To give a bit of a dramatic illustration, if you circuit has on the order of 1 nV of thermal noise and you wanted to do the linear analog equivalent of 64bit integer arithmetic, you would need a signal on the order of 10,000,000,000 V to have enough precision. In fact, in terms of power consumption it's even worse. If the 1 nV signal consumes something like 1 pW, you would need something like the total power output of the Sun (on the order of 10^26 W) -- a bit of an expensive multiplication, no :) ? That's how crazy it is!
Again, if you can get away with less than 8 bits of precision and imperfect linearity the picture changes, but I wouldn't declare it superior a priori without looking at the numbers.
Or, you could split your 64 bit computation into 8 bit computations, which could be done with analog circuits, and still save a lot of power! :-)
But yes, I understand your point. Both analog and digital implementations have their strengths and weaknesses. If you value power over precision, go with analog. If the opposite - go with digital.
Right, but note you can't even split it, if you are thinking of linear circuits. Precision necessarily means how your signal compared to the thermal noise floor. It is possible to show can't compose 8-bit precision linear units to get a >8-bit precision value. What happens is actually the opposite, if the noise of the units are uncorrelated noise will propagate and increase to the tune of sqrt(number of operations). Avoiding error propagation is another advantage of digital operations.

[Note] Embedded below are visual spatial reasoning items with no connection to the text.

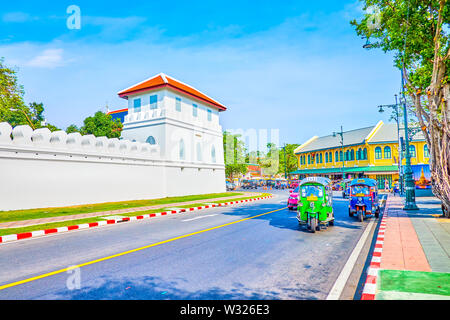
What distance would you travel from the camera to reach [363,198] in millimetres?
13070

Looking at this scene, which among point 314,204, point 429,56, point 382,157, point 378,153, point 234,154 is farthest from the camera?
point 234,154

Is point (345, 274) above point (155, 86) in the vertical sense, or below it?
below

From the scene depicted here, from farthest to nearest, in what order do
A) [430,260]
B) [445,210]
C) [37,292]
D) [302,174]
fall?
[302,174], [445,210], [430,260], [37,292]

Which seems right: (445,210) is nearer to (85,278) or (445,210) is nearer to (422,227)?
A: (422,227)

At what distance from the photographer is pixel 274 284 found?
4.98 m

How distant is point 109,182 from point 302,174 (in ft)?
146

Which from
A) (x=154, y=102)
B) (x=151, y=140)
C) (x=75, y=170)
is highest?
(x=154, y=102)

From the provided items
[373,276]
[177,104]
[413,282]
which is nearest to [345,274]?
[373,276]

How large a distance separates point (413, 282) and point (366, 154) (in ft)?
139

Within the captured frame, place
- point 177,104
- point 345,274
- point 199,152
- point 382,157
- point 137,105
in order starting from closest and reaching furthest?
point 345,274 → point 177,104 → point 137,105 → point 199,152 → point 382,157

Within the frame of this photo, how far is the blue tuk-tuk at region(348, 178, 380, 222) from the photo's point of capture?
1289 centimetres

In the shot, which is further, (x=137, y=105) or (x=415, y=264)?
(x=137, y=105)

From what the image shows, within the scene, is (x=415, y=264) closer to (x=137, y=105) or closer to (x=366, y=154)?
(x=137, y=105)
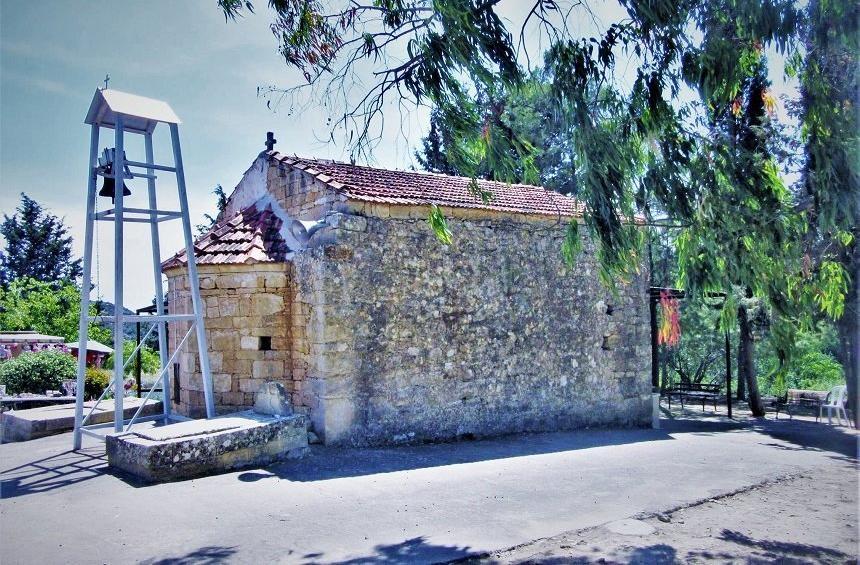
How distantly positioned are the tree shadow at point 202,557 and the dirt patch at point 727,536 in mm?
1878

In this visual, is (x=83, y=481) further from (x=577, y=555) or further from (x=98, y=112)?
(x=577, y=555)

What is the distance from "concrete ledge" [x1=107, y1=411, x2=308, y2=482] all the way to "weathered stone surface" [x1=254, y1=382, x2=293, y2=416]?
0.18 metres

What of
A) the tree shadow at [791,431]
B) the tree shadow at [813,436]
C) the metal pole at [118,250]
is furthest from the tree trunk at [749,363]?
the metal pole at [118,250]

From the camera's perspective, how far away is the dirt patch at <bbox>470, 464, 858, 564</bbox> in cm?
475

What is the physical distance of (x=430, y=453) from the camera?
870 cm

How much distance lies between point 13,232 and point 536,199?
34.1 metres

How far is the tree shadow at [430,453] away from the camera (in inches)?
285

The reason NNs don't exhibit strong error propagation is because of the non-linearities between linear layers that perform operations analogous to threshold/majority voting or the like, which have error correction properties.

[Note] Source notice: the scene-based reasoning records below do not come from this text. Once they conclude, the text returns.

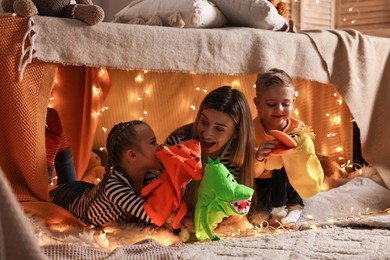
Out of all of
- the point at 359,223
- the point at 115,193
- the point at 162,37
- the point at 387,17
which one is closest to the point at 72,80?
the point at 162,37

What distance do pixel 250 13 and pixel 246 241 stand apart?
78cm

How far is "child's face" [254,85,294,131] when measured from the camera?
5.97ft

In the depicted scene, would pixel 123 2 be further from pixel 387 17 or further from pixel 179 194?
pixel 179 194

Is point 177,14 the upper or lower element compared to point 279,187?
upper

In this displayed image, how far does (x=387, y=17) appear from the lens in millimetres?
3041

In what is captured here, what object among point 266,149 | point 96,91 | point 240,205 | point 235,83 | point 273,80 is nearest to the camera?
point 240,205

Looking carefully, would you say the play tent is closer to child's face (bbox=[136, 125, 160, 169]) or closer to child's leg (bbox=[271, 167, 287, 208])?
child's face (bbox=[136, 125, 160, 169])

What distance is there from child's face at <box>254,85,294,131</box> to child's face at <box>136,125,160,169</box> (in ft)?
1.20

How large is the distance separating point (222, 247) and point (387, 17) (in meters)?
2.01

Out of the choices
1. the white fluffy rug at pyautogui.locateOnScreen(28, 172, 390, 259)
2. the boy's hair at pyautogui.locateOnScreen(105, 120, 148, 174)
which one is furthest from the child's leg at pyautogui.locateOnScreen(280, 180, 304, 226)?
the boy's hair at pyautogui.locateOnScreen(105, 120, 148, 174)

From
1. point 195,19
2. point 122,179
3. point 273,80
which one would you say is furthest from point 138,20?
point 122,179

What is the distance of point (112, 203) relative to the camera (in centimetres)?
160

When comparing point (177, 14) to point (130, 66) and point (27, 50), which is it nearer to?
point (130, 66)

Interesting, but then how do you explain that rectified linear operations between layers work better than sigmoids?
According to your logic, ReLU should have worse error propagating quality than squashing functions?
I'm going to reply to your question below here since HN is preventing a reply (anti-flaming/long threads I guess).
Be careful with jumping to conclusions: I never even cited ReLUs or Sigmoids in my post! I don't have any opinion on which non-linearity is better, I only know both are dramatic non-linearities. My claims were about linear circuits. You should use whatever nonlinear element works best in your Neural Network, of course (and I've heard ReLUs have good advantages).